### Task requirements
**1)** List every place name that appears in the passage on Etty Hillesum.
**2)** Carry the passage on Etty Hillesum forward from its final sentence.

### Document segment
══════

Anthony F. McSweeney, SSS

(SECOND PART)

 

Interiority: Etty Hillesum, a Prophet from Outside

 

ETTY-ILESUM-2The priority of prophecy. God does not fail to send us prophets, even though, at times, they come from outside, so to speak. God is always free faced with the narrowness of our concepts. I was especially struck by the experience of one of these prophetic figures of our time – a Jewish woman who was truly extraordinary named Etty Hillesum.

Her spiritual itinerary has only been discovered in recent years. Etty Hillesum worked as a social worker and nurse at the Westerbork camp in eastern Holland which contained Jews who had been captured during the Nazi round-ups. From there every week trains left full of Jews – children, boys and girls, men and women – for the concentration camps and gas chambers of Auschwitz where in 1943 she also died at the age of twenty-nine. Her diary and her letters tell the story of an extraordinary spiritual journey experienced amidst dehumanising horrors.

Even though she was tired because of her stressing daily work, every night Etty worked on her diary, as though in a slow firing in which the agony of her people, their desperation and terrible resignation, their hatred for their exterminators, and their not wanting to know or think about the horrors that they could not bear to contemplate, were all painfully but tirelessly transformed by love. Realising that the evil that oppressed her people was also after a certain fashion in her heart, she struggled night after night to free herself of its dangerous traps. From the abyss of violence and evil in which she was submerged, every day she looked for and kept as a treasure something that was beautiful, shining and true: ‘Against every new crime and horror we must oppose a new little piece of love and goodness that we achieve in ourselves. We can suffer but we must not succumb. And if we survive this time intact, in body and soul but above all in soul, without bitterness and without hatred, then we will also have the right to speak at the end of the war…The rottenness that is in other people is also in us and I see no other solution, truly I see no other solution, than that of gathering up in ourselves, and tearing away, our rottenness. I no longer believe that one can improve something in the external world without first doing our part inside ourselves. That is the only lesson of this war: we must look in ourselves, not elsewhere’.

══════

### Records shown

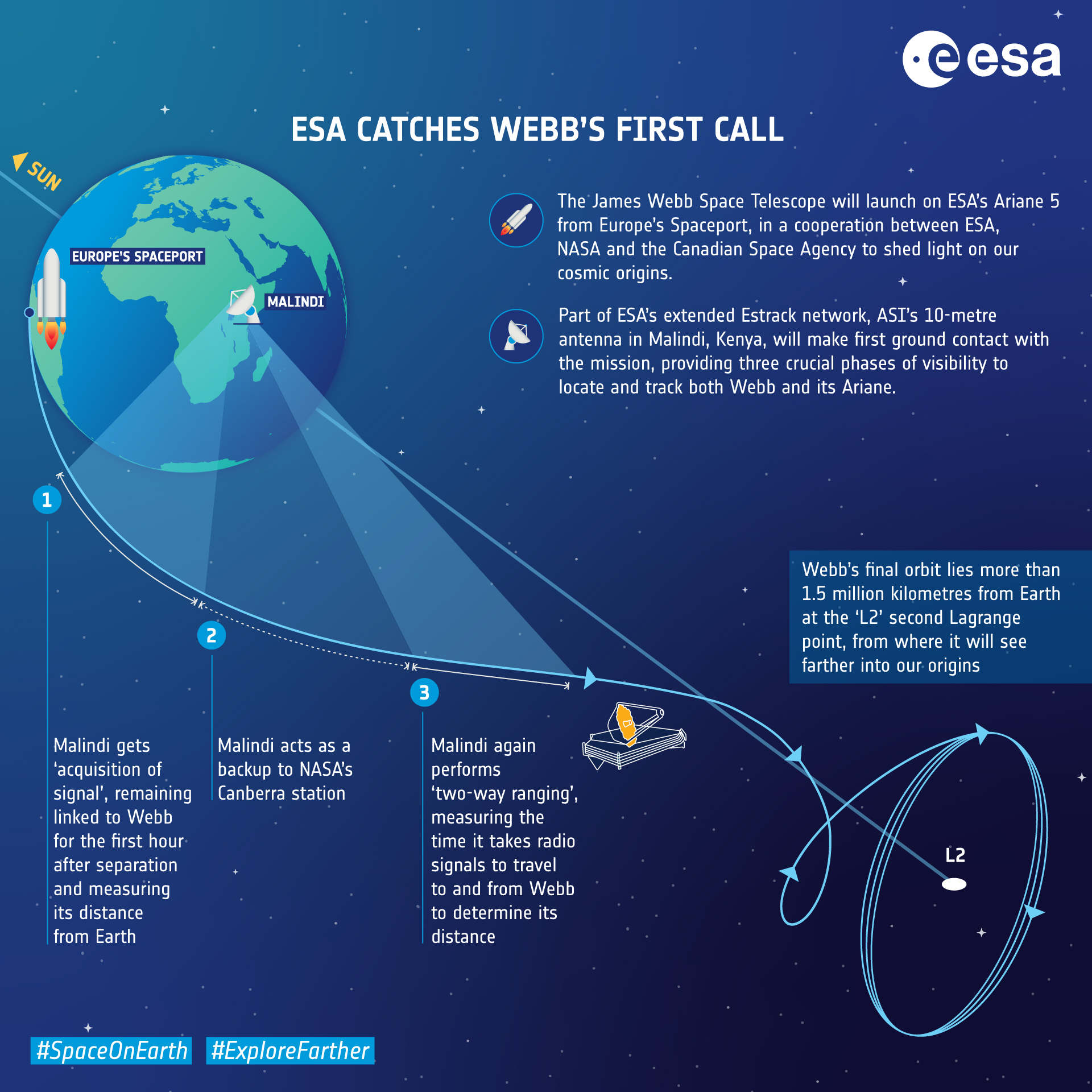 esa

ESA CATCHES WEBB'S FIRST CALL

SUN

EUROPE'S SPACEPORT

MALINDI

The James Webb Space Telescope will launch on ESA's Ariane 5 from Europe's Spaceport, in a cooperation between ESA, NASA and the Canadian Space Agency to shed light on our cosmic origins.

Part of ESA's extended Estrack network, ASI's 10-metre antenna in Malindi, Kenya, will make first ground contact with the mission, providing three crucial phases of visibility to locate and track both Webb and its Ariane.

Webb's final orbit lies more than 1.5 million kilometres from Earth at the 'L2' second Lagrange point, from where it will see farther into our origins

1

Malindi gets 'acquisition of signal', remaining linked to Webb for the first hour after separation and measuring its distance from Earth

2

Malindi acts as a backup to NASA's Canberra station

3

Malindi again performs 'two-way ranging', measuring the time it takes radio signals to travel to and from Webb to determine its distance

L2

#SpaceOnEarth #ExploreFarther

══════

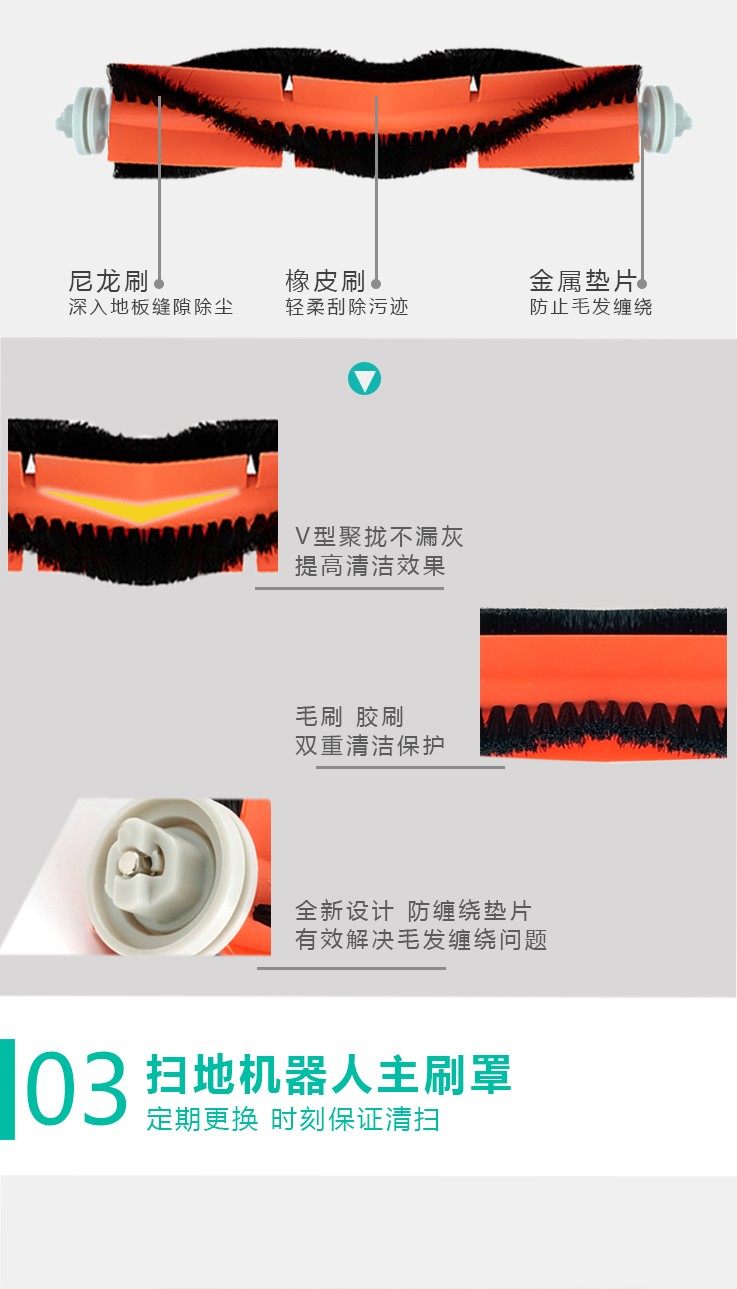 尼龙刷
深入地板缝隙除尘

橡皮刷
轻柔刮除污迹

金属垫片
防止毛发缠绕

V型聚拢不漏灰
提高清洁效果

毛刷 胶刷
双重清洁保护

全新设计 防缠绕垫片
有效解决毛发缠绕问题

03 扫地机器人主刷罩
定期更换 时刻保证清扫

══════

### Task-by-task outputs
**1)** Westerbork, Holland, Auschwitz

**2)**
Etty, I believe, was a prophet who had something very valuable to teach us during this difficult moment in the history of our vocation as consecrated men. The daughter of Jewish prophets and an impassioned reader of Christian saints and mystics, Etty knew that she had to address the drama of her time and the tragedy of her people not only outside in the world that surrounded her but also in the depths of her being.

Instinctively, it seemed to her that she had the mysterious truth that says that the deep evil of the world, the ‘sin of the world’, had, after a certain fashion, to be taken upon oneself and defeated in one’s heart. As the Letter to the Hebrews says: ‘Since therefore the children share in flesh and blood, he himself [Jesus] likewise partook of the same nature, that through death he might destroy him who has the power of death, the devil, and deliver all those who through fear of death were subject to lifelong bondage’ (Heb 2:14-15).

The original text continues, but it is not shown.